UID markers anchor identity in source code:

```ts
// @dsp func-7f3a9c12
export function calculateTotal(items: Item[]): number { /* ... */ }
```

```python
# @dsp func-3c19ab8e
def process_payment(order):
...
```

---

## Storage format

`.dsp/` is plain text in a deterministic directory layout:

```
.dsp/
├── TOC # Table of contents (single root)
├── TOC- # One TOC per root (multi-root projects)
├── obj-a1b2c3d4/ # Object entity
│ ├── description # source, kind, purpose
│ ├── imports # imported UIDs (one per line)
│ ├── shared # exported/shared UIDs (one per line)
│ └── exports/ # reverse index
│ ├── # why the whole object is imported
│ └── / # per shared entity
│ ├── description # what is exported
│ └── # why this shared is imported
└── func-7f3a9c12/ # Function entity
├── description
├── imports
└── exports/
└── # ownership link
```

Full specification: [`ARCHITECTURE.md`](./ARCHITECTURE.md)

---

## Git hooks & CI

DSP ships with hooks that keep the graph in sync with your code:

| Hook | What it does | LLM required |
|---|---|---|
| **pre-commit** | Checks staged files against DSP graph — flags new files without entities, deleted files still referenced, orphans | No |
| **pre-push** | Full graph integrity — orphan detection, cycle detection, stats summary | No |
| **Agent-assisted review** | Deep semantic analysis of changes against DSP entities, dependency impact | Yes |

Install hooks:

```bash
./hooks/install-hooks.sh # macOS/Linux
.\hooks\install-hooks.ps1 # Windows
```

See [`hooks/`](./hooks/) for configuration, standalone scripts, and GitHub Actions integration.

---

## Integration packs

Ready-made configurations for each supported agent:

| Agent | Skill location |
|---|---|
| **Cursor** | `.cursor/skills/data-structure-protocol/` |
| **Claude Code** | `.claude/skills/data-structure-protocol/` |
| **Codex** | `.codex/skills/data-structure-protocol/` |

Each integration includes the skill instructions (`SKILL.md`), CLI (`dsp-cli.py`), and reference docs.
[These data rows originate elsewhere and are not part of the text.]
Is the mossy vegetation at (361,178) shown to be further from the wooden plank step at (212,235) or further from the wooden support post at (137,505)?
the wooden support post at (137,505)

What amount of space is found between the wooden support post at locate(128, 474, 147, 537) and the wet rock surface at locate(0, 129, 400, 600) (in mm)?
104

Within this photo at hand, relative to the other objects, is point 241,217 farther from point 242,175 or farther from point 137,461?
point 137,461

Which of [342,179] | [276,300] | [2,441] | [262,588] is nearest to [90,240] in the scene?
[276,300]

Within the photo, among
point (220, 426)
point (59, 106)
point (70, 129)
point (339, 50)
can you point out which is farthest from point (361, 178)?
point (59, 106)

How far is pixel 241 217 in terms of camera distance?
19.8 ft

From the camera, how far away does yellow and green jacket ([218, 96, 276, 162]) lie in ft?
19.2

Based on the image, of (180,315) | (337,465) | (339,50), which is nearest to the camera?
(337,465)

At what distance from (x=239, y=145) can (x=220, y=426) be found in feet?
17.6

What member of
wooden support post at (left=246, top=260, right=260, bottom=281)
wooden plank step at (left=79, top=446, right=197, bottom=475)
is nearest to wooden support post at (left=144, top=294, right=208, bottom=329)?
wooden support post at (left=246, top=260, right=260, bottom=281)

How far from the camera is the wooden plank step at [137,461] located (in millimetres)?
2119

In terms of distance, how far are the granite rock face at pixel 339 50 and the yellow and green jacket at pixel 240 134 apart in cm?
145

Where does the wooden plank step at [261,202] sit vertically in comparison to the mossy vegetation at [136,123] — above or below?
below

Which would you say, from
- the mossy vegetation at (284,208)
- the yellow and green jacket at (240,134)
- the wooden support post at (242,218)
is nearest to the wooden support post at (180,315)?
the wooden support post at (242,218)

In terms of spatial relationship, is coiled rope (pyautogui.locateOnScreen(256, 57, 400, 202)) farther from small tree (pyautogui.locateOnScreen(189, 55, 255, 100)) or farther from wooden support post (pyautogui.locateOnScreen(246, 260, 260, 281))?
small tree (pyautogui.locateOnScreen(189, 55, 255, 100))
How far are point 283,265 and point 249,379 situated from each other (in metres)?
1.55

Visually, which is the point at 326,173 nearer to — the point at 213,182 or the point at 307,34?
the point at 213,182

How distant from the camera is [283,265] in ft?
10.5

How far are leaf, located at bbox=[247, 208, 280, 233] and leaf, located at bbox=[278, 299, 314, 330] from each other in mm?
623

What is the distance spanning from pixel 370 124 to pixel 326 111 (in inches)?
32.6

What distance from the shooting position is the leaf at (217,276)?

See [`integrations/`](./integrations/) for agent-specific setup guides.

---

## Documentation

| Document | Description |
|---|---|
| [**dsp-boilerplate**](https://github.com/k-kolomeitsev/dsp-boilerplate) | Fullstack boilerplate (NestJS + React + Docker Compose) with DSP pre-initialized — the fastest way to start |
| [**GETTING_STARTED.md**](./GETTING_STARTED.md) | Step-by-step guide from install to first impact analysis |
| [**ARCHITECTURE.md**](./ARCHITECTURE.md) | Full protocol specification — entity model, storage format, operations |
| [**docs/comparisons/**](./docs/comparisons/) | Detailed comparisons with GSD, Superpowers, and other tools |
| [**docs/workflows/**](./docs/workflows/) | Workflow guides — bootstrap, brownfield adoption, team usage |
| [**integrations/**](./integrations/) | Agent-specific integration guides and configurations |

---

## Contributing

Contributions are welcome. Areas where help is most valuable:

- **Architecture spec** — improving [`ARCHITECTURE.md`](./ARCHITECTURE.md)
- **CLI** — keeping `dsp-cli.py` aligned with the spec
- **Skill instructions** — refining [`SKILL.md`](./skills/data-structure-protocol/SKILL.md) for agent clarity
- **New integrations** — adding support for more agents and editors
- **Documentation** — examples, workflow guides, comparisons

Please keep changes minimal, explicit, and consistent with the "minimal sufficient context" philosophy.

---

## License

Apache License 2.0 — see [`LICENSE`](./LICENSE).